[Reading text]:
This is the personal blog of Adam J. Schirling, the founder and editor-in-chief of Drunken Absurdity, a revolutionary ezine. For the best in alternative literature, poetry, art, movies and more go to www.drunkenabsurdity.com. This blog is strictly for my personal rants, some dirty pics, and the occasional cool story or sweet tunes.

how to drink the Hemingway way

>> Saturday, September 24, 2011

The following article is an excerpt from Marty Beckerman's new book and e-book, "The Heming Way: How to Unleash the Booze-Inhaling, Animal-Slaughtering, War-Glorifying, Hairy-Chested, Retro-Sexual Legend Within... Just Like Papa!", a satirical look at Ernest Hemingway's life and many misguided ideas.


In this age of Mike's Hard Lemonade, Smirnoff Ice, Bacardi Breezers (flavors include pineapple, watermelon, mango, coconut, raspberry, blueberry, and probably estrogen), and other alco-pops marketed to prepubescent girls, it's easy to wonder: why should I drink throat-burning hard liquor when I can instead sip five-proof carbonated fruit juice? Or: why should I put hair on my balls when I'm just going to manscape them anyway?

BECAUSE THAT'S WHAT MEN DO ... THAT'S WHAT MEN HAVE ALWAYS DONE.

But didn't Hemingway love daiquiris? you ask. Didn't Hemingway invent the mojito? Yes, Hemingway loved and invented lots of things -- such as freedom and gravity -- but only Richard Nixon could go to Red China. We must painstakingly follow his example (Hemingway's, not Nixon's) which means earning sufficient masculine credibility to experiment with unmanly pursuits, and thereby make them manly.

Amateurs, unlike aficionados, can't afford to break the rules, because (as Hemingway told the Paris Review) "what amateurs call a style is usually only the unavoidable awkwardnesses in first trying." You may consume a piña colada garnished with maraschino cherries and caramelized strawberries only after surviving trench warfare, the Running of the Bulls, two African safaris, four wives, and thousands upon thousands of piña coladas.

Men don't get loaded for the vitamin C. We get loaded because we have demons. We are dark, broody, and mysterious; we possess inexplicable desires and tempestuous temperaments. We can dull our torment with liquid intoxicants -- as the amputee endures his wretched condition with morphine -- but we cannot erase our misery. Nor would we want to do so, because "to suffer like a man" (like Santiago in "The Old Man and the Sea") makes us men.

[Given material]:
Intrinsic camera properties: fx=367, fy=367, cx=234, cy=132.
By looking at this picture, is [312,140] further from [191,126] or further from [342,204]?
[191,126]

[What is being asked]: In the post on drinking the Hemingway way, whose book is the article excerpted from?

[Complete response]: Marty Beckerman's